President Bush has signed a directive that gives the White House much greater control over the rules and policy statements that the government develops to protect public health, safety, the environment, civil rights and privacy.

In an executive order published last week in the Federal Register, the president said that each agency must have a regulatory policy office run by a political appointee, to supervise the development of rules and documents providing guidance to regulated industries. The White House will thus have a gatekeeper in each agency to analyze the costs and the benefits of new rules and to make sure the agencies carry out the president’s priorities.

The White House said the executive order was not meant to rein in any one agency. But business executives and consumer advocates said the administration was particularly concerned about rules and guidance issued by EPA and OSHA.

Typically, agencies issue regulations under authority granted to them in laws enacted by Congress. In many cases, the statute does not say precisely what agencies should do, giving them considerable latitude in interpreting the law and developing regulations.
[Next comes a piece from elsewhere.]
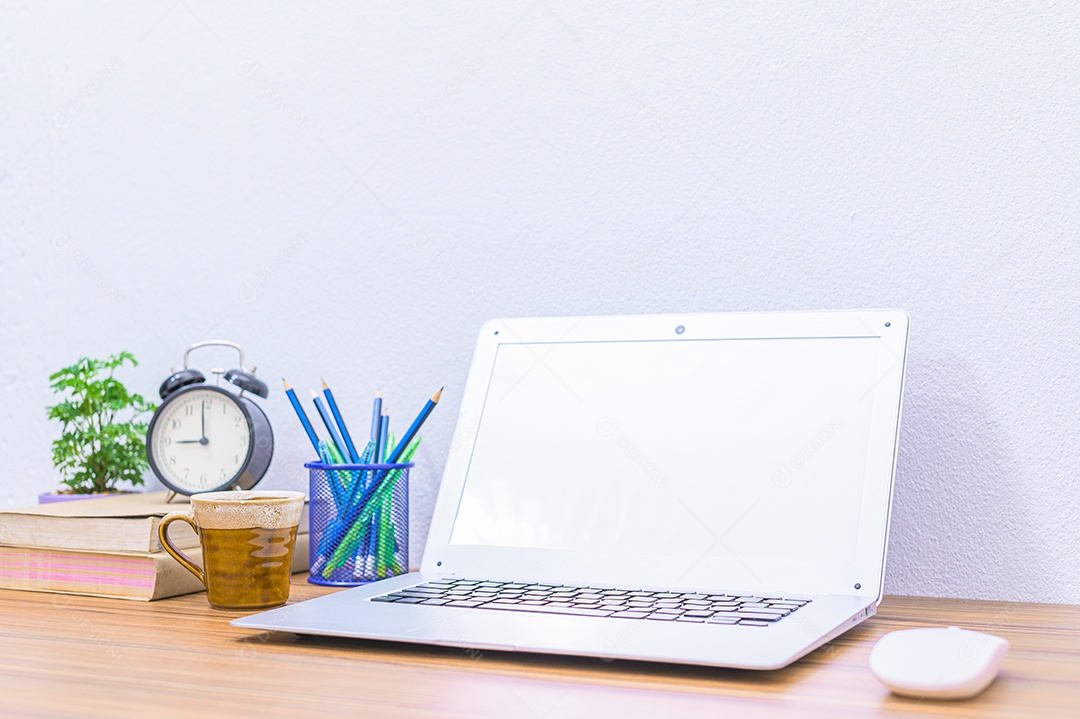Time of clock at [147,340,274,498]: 8:59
The directive says that, in deciding whether to issue regulations, federal agencies must identify “the specific market failure” or problem that justifies government intervention.

Besides placing political appointees in charge of rule making, the order said agencies must give the White House an opportunity to review “any significant guidance documents” before they are issued.

Under the executive order, each federal agency must estimate “the combined aggregate costs and benefits of all its regulations” each year. Until now, agencies often tallied the costs and the benefits of major rules one by one, without measuring the cumulative effects.